(Document passage)

Affected CAS-Covered Contracts

Affected CAS-covered contracts are those contracts on which the cost accounting practice change occurred. Affected contracts are only those that are subject to contract price or cost adjustments. Contracts may be impacted by events other than cost accounting practice changes (e.g. volume changes or contract performance changes). When the practices do not change for these contracts, they are not subject to contract price or cost adjustments.

For example, a contractor merges two indirect cost pools containing basically similar functions and activities. Pool A uses a direct labor dollar allocation base and Pool B uses a direct labor hour base and the combined pools uses a direct labor dollar base. Yes, there is a change in the selection of the allocation base for those contracts in the allocation base for Pool B but no change for those in the base of Pool A. Hence the affected CAS covered contracts are those only in the allocation base of Pool B and they are the only ones subject to a price adjustment.

Additional Material on Accounting Changes

The 2002 change included new examples of changes contractor may make that either will or will not be considered “a change in a cost accounting practice.” Examples of changes that do not meet the definition of an accounting change include:

 

Contractor allocates separate pool costs on a direct labor base, are combined into a single cost pool with a direct labor base.

Contractor combines two indirect cost pools with similar functions and activities where allocation base does not change. Two indirect pools representing similar activities, one for Product A and one for Product B both with a direct labor base are combined into a single manufacturing pool with the same direct labor base.

Contractor separates a single indirect cost pool into two indirect pools having similar functions and the allocation base stays the same. A single indirect pool allocating on total engineering test labor is separated into two pools where the base for pool E is allocated on direct test labor from one department and pool F is allocated on direct test labor from another department.

Contractor changes the method of performing a function but does not transfer the function to another pool. Costs of preparing payroll is included in a segment’s G&A pool and after the change an outside company prepares payroll whose costs remain in the segment’s G&A pool.

Contractor transfers performance of a function from one pool to another that already contains the activity. While both the segment and home office prepares payroll, the contractor transfers payroll function from the segment to the corporate home office.

The memo also contains examples of changes that do meet the definition of a change to an accounting practice. These include:

Contractor changes its allocation from an intermediate cost pool to specific identification to another. Contractor transfers security costs from an intermediate pool allocated to fabrication and total assembly pools based on direct labor and directly charges security to the fabrication and assembly pools.

Contractor combines two pools not allocated on a base of similar activities. A company accumulates manufacturing overhead in pool J and uses a manufacturing direct labor base and accumulates engineering costs in pool K using an engineering direct labor base are combined into one pool using both a manufacturing and engineering direct labor base.

(End Document passage)
(Given material)

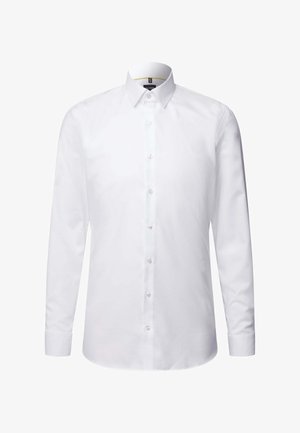 Fehér, hosszú ujjú, pamut ing, gombos gallérral. Előlapján gombos rész található, valamint keskenyített ujjak. Sima tapintású.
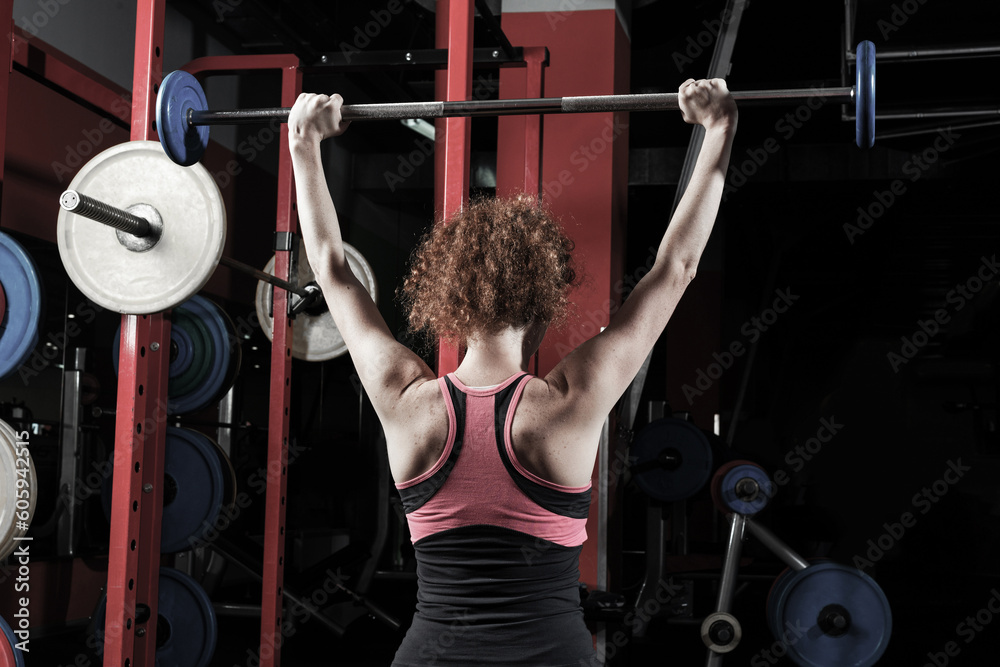 Woman bodybuilder engaged with a barbell in the gym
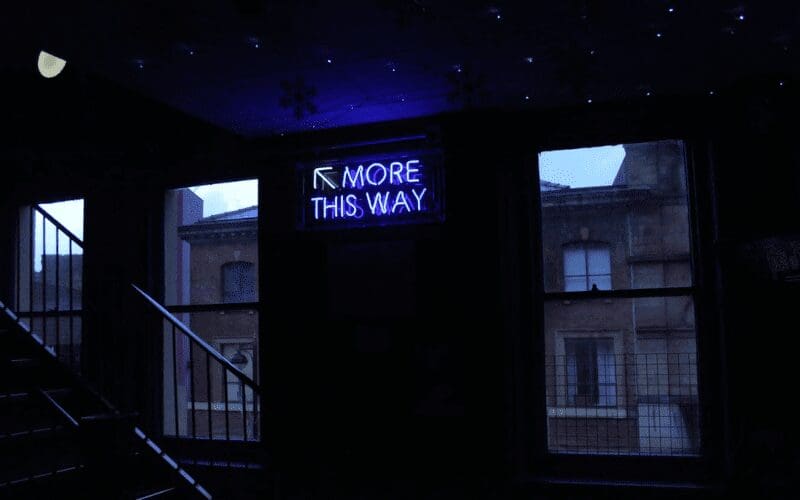Stairwell with a blue glowing neon sign saying 'MORE THIS WAY'. Indie Wire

(End Given material)

- **What is expected**
In the passage on cost accounting changes, name every cost pool that is identified by a single letter.

- **Your solution**
Pool A, Pool B, pool E, pool F, pool J, pool K